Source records

+++

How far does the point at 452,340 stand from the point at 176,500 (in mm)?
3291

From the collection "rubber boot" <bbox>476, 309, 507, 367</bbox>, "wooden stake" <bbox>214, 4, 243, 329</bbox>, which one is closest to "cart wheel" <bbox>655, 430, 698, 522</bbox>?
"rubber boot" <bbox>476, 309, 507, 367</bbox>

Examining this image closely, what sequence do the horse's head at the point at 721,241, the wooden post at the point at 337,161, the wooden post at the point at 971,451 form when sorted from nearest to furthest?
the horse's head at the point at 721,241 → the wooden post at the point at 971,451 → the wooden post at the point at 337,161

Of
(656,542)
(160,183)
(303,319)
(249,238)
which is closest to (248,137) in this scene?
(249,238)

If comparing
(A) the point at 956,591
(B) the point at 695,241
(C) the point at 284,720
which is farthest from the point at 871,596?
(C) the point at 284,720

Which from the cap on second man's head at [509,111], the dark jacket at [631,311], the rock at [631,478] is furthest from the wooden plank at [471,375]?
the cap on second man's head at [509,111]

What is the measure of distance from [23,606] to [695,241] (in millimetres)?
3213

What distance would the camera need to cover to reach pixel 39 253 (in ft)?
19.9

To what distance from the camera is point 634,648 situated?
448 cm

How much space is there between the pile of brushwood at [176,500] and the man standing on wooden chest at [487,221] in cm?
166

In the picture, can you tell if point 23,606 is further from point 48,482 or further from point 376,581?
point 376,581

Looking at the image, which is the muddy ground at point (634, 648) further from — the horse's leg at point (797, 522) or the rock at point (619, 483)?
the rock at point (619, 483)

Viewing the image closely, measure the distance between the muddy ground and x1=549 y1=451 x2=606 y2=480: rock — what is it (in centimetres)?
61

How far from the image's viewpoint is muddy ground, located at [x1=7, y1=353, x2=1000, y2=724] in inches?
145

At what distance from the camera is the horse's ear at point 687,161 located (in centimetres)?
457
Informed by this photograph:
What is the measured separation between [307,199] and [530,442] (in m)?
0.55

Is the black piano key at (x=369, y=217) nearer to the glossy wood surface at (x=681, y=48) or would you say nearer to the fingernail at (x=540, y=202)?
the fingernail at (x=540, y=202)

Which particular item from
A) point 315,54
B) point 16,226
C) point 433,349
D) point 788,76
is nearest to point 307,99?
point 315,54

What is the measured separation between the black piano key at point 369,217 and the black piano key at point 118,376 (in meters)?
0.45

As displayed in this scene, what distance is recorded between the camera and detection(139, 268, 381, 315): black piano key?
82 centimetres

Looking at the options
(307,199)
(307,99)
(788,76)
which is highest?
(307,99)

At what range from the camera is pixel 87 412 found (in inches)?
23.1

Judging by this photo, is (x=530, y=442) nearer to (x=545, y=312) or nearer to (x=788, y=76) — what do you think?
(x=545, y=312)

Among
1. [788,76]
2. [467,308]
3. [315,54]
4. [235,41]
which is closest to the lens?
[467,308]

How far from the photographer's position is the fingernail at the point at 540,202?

+++

__Description of the task__. Retype the lines of the records above, without any changes, starting at the line that contains "Examining this image" and ending with the line that contains "the horse's head at the point at 721,241 →", including both of those lines.

__Exercise answer__.
Examining this image closely, what sequence do the horse's head at the point at 721,241, the wooden post at the point at 337,161, the wooden post at the point at 971,451 form when sorted from nearest to furthest?
the horse's head at the point at 721,241 → the wooden post at the point at 971,451 → the wooden post at the point at 337,161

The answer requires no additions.